Podemos visualizar como ele revolucionou a forma de conceber e tratar a mulher
romântica, retirando a moça do seu pedestal de virgindade e perfeição, para jogá-la,
literalmente, na cama, consumando de forma erótica o amor e acabando com as
idealizações.
Castro Alves traz um novo viés para a literatura, modificando tanto o cenário literário,
quanto o da sociedade da época, uma vez que, em seus poemas, aparecem
mulheres livres, cortesãs, infiéis e desprendidas da idéia de um amor cortês estável
e infinito. Estas peculiaridades encontradas nas obras de Castro Alves consagramno como um dos grandes poetas brasileiro.
Ressaltamos ainda que o autor vive em um período de transição, destacado pela
mudança no comportamento da mulher na sociedade, que ao final do século XIX
busca a liberdade de expressão e a oportunidade de exercer uma profissão.
Portanto, a mulher predominante em Castro Alves é carnal e sensual que deixa
aflorar seus desejos e anseios e que concretiza seu amor.

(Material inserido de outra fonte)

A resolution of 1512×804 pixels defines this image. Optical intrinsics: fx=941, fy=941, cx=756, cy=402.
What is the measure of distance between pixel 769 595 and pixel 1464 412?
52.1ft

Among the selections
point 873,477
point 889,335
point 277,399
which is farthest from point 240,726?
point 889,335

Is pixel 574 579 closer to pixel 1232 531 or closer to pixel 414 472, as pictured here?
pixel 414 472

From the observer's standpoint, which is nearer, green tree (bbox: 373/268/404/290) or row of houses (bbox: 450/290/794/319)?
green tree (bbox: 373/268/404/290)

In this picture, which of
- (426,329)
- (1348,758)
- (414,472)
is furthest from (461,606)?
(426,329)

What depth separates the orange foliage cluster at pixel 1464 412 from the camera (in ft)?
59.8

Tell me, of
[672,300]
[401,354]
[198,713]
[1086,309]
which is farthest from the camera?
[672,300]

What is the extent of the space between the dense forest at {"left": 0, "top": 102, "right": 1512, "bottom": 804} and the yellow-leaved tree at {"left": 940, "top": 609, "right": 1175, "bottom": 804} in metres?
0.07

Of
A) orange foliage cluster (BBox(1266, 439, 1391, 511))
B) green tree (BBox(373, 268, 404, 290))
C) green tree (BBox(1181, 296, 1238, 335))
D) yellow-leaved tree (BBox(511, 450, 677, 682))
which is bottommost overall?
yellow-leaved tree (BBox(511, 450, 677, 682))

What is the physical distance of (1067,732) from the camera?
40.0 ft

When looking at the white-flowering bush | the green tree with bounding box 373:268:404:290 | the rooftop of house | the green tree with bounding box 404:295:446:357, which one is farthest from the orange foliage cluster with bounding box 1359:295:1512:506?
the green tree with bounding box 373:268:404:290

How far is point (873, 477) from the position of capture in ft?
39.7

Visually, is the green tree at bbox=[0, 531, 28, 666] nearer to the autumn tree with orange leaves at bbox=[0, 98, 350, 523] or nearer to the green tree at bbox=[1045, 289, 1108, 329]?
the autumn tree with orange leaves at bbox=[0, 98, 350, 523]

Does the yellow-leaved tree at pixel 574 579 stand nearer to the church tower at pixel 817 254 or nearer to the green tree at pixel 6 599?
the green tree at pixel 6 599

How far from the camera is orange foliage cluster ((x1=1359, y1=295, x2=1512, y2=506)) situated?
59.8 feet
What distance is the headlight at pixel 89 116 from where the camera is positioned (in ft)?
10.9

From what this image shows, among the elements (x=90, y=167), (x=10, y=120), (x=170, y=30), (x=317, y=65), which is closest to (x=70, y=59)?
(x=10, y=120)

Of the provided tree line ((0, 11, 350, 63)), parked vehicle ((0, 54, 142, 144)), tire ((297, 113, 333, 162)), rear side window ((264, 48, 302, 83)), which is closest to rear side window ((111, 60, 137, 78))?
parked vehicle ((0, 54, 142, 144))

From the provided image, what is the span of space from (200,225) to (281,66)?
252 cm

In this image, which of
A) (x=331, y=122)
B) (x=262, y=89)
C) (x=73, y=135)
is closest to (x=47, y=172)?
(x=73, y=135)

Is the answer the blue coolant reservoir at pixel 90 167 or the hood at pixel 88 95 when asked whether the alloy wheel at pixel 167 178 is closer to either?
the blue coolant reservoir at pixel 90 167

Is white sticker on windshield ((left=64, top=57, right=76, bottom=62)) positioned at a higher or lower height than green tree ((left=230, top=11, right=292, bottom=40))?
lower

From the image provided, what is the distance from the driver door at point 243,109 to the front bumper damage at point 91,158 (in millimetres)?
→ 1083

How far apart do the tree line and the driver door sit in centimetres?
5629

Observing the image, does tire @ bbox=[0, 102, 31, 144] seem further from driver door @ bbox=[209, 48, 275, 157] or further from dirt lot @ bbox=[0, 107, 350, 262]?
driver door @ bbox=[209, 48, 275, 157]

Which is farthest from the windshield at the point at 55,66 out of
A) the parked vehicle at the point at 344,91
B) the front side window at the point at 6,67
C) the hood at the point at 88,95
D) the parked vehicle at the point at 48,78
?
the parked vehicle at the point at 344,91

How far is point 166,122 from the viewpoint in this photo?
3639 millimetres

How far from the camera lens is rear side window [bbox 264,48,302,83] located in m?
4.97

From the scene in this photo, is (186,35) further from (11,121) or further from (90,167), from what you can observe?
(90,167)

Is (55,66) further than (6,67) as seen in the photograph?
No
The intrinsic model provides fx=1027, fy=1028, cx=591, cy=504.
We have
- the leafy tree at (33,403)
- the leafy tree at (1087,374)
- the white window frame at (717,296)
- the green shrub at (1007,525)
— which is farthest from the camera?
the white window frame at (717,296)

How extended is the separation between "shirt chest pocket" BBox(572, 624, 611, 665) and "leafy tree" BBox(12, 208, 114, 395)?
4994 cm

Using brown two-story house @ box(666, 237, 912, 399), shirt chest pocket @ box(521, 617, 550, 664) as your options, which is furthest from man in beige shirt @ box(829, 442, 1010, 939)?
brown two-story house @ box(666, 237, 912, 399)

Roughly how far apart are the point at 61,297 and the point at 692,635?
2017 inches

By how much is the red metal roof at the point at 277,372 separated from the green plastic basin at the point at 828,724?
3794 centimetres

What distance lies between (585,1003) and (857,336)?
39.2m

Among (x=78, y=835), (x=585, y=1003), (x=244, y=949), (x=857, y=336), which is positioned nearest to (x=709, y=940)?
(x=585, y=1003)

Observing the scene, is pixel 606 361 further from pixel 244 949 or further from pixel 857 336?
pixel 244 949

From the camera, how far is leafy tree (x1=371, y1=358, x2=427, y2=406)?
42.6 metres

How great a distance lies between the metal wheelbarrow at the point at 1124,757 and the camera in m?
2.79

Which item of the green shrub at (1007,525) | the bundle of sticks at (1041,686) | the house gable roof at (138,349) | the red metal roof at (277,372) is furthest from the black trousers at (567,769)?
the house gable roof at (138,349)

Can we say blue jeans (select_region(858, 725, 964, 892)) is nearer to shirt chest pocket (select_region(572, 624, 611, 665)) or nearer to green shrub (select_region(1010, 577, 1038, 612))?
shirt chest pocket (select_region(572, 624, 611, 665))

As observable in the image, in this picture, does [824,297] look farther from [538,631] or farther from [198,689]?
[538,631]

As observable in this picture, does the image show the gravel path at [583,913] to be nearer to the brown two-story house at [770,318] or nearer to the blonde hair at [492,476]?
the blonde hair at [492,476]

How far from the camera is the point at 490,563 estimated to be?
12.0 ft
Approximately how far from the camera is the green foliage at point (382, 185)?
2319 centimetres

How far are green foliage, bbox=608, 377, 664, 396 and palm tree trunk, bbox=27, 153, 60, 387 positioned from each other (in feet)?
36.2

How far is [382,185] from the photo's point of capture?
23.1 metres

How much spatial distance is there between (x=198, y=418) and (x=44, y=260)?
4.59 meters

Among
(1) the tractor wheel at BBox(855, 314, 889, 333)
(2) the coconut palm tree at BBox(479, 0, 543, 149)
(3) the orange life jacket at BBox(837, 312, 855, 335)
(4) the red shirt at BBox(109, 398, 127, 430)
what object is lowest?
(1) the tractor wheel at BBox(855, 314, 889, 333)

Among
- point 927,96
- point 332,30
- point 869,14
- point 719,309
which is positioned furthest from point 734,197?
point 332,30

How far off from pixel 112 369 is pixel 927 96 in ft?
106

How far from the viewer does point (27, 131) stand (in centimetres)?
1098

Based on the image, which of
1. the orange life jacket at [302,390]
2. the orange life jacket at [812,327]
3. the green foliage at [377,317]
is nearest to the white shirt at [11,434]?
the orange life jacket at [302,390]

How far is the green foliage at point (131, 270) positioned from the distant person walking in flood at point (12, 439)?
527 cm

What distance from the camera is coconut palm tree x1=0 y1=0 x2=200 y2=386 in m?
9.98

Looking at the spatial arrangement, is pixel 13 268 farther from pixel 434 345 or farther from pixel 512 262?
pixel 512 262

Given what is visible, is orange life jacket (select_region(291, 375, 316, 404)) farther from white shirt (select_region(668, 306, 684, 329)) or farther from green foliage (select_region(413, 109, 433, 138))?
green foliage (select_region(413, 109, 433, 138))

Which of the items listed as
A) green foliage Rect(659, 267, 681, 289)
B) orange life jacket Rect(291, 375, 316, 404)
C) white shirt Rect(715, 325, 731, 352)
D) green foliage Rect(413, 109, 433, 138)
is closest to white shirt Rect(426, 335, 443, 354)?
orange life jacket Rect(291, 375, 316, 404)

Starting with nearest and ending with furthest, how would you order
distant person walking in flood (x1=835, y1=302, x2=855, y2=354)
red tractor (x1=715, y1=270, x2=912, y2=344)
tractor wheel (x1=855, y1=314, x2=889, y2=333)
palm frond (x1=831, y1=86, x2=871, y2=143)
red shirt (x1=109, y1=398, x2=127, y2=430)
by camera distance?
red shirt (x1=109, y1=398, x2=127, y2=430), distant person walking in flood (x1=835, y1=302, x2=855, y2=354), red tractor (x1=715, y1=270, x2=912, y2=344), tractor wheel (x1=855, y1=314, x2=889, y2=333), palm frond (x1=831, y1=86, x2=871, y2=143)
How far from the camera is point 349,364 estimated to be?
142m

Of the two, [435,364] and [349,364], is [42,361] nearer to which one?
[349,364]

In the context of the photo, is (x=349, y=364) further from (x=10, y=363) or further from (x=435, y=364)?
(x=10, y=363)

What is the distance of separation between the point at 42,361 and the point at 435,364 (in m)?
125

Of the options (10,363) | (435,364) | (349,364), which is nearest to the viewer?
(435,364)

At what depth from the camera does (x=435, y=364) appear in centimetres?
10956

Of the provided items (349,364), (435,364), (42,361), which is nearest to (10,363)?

Castro Alves foi contemplado como um poeta além do seu tempo pela crítica literária
contemporânea, devido, principalmente, às suas produções voltadas à causa do
negro. Ele é combativo e comprometido socialmente, quando fala a favor dos negros
através de seus poemas abolicionistas, o que lhe confere um lugar de destaque no
cenário da literatura brasileira, sobretudo, na terceira geração da poesia romântica e,
até certo modo, realista.
51
Entretanto, Castro Alves também se impôs com a sua lírica amorosa por apresentar
uma abordagem mais libertária do amor e da mulher. De modo geral, o poeta
posiciona-se claramente contra os desesperos e medos ultra-românticos. Ele trata o
amor de modo erotizado e tátil, referindo-se, muitas vezes, às suas próprias
experiências amorosas. Em sua poesia lírico-amorosa a realização é plena, ou seja,
deseja-se e faz-se.
Ao longo desta monografia, aproximamo-nos um pouco mais de Castro Alves
e sua poesia e pudemos descobrir que ler Castro Alves é fazer o resgate das
sensações de todos os momentos íntimos e amores com os quais já partilhamos do
mesmo ar, do mesmo céu e dos mesmos sonhos.